Despite being an icon among members of the alt-right, French writer Alain de Benoist rejects comparisons between the movement supporting President Donald Trump and the New Right ideology he founded in the 1960's.
"Maybe people consider me their spiritual father," de Benoist told BuzzFeed News, "but I don’t consider them my spiritual sons."
At present, the intellectual who "helped give an aura of respectability to the notion that European 'identity' needs to be defended against erasure by immigration" considers himself more left than right.
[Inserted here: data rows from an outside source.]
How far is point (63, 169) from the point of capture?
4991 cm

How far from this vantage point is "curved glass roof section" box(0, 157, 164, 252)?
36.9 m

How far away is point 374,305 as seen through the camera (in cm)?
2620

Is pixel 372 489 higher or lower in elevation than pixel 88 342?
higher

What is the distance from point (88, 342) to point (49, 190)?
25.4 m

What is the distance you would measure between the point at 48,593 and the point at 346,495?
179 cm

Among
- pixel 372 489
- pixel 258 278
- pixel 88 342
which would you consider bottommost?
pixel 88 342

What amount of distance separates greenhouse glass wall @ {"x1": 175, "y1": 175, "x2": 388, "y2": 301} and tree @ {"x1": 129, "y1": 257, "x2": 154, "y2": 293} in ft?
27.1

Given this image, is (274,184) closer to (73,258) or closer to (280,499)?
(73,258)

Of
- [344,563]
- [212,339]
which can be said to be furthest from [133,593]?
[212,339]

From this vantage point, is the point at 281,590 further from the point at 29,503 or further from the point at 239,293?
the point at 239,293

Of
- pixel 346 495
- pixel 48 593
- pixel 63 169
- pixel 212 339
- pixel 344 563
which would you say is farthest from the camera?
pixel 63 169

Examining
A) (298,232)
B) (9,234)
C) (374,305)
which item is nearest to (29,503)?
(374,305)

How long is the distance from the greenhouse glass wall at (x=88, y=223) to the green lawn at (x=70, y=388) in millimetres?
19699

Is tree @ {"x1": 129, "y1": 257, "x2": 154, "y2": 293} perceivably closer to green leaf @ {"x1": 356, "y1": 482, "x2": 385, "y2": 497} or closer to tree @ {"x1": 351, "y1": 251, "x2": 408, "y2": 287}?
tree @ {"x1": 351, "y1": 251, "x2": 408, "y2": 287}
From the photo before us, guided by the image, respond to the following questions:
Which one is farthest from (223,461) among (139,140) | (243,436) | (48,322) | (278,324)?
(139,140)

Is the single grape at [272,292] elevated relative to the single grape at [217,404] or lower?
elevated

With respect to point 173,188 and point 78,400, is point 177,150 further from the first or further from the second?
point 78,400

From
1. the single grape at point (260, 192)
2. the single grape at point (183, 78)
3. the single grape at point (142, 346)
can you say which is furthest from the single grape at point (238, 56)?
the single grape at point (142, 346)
He said he would have voted for Bernie Sanders in America's presidential election in 2016, and supported leftist candidate Jean-Luc Mélenchon, Sanders' French counterpart, in his country's elections.
De Benoist, BuzzFeed's feature notes, possesses some troubling contradictions.
"He’s denounced racism but opposes integration," the report reads. "He rejects demands that immigrants assimilate or 'remigrate' but laments 'sometimes-brutal' changes they bring to European communities."
And perhaps most tellingly, de Benoist "disavows the alt-right but collaborates with some of the most prominent people associated with the movement" -- including Richard Spencer, whose National Policy Institute de Benoist spoke to in 2013. According to the report, the founder of the French New Right continued to work with Spencer after the deadly "Unite the Right" rally in Charlottesville, Virginia in August, and even wrote an essay for a book published by the white nationalist's press alongside an essay by a well-known anti-Semite.
Most of the nearly 100 books de Benoist wrote haven't been translated into English, and many of the modern translations have been commissioned by white nationalists who praise his work. When asked by BuzzFeed if he'd withdraw his books from presses run by people whose ideologies he claims to reject, de Benoist deadpanned: "Sure I could, but who will publish me?"